O Espírito do Senhor está sobre mim,
porque ele me ungiu
para evangelizar os pobres;
curar aos de coração ferido;
enviou-me para proclamar a remissão aos presos,
e aos cegos a recuperação da vista,
para restituir a liberdade aos oprimidos
e para proclamar um ano de graça do Senhor.

715 Os textos proféticos diretamente referentes ao envio do Espírito Santo são oráculos em que Deus fala ao coração de seu Povo na linguagem da promessa, com as tônicas do “amor e da fidelidade”‘, cujo cumprimento São Pedro proclamará na manhã de Pentecostes. Segundo essas promessas, nos “últimos tempos” o Espírito do Senhor renovará o coração dos homens, gravando neles uma Lei Nova; reunirá e
reconciliará os povos dispersos e divididos; transformará a criação primeira; e Deus habitará nela com os homens na paz. (Parágrafos relacionados 214,1965)

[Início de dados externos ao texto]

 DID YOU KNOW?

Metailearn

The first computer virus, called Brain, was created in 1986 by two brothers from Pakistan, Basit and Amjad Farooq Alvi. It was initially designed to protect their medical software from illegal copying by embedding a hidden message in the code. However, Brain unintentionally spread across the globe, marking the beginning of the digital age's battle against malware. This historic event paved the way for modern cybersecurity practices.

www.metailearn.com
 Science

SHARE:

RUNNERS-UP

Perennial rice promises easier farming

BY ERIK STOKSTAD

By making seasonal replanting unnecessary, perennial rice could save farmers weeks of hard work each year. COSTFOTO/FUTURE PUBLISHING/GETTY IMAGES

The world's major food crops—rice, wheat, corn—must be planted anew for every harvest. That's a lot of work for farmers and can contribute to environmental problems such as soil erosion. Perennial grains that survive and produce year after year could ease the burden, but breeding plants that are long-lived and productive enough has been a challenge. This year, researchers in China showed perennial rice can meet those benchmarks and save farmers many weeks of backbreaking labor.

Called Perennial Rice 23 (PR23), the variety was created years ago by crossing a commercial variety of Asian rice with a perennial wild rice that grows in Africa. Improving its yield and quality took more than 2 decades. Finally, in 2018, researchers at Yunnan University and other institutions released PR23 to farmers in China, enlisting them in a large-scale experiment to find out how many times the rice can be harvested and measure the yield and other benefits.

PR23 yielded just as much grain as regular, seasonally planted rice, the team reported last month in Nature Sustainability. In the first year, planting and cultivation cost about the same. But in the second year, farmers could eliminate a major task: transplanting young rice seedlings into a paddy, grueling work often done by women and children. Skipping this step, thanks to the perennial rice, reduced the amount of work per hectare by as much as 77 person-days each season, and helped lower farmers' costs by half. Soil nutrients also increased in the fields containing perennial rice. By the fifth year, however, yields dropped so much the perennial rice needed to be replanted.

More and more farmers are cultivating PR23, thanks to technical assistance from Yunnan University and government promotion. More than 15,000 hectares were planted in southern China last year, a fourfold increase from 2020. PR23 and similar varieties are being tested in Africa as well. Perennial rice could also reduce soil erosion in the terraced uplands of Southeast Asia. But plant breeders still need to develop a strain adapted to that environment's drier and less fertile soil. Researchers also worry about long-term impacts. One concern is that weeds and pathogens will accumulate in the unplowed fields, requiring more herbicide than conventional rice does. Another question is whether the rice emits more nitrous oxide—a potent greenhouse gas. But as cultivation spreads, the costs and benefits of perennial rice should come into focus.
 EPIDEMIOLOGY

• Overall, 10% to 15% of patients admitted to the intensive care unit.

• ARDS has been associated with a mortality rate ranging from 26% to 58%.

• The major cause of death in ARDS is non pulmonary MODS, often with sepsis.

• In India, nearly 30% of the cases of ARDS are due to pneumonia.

716 O Povo dos “pobres” os humildes e os mansos, totalmente entregues aos desígnios misteriosos de seu Deus, os que esperam a justiça não dos homens, mas do Messias – é finalmente a grande obra da missão escondida do Espírito Santo durante o tempo das promessas para preparar a vinda de Cristo. É a sua qualidade de coração, purificado e iluminado pelo Espírito, que se exprime nos Salmos. Nesses pobres, o Espírito prepara para o Senhor “um povo bem-disposto”. (Parágrafo relacionado 368)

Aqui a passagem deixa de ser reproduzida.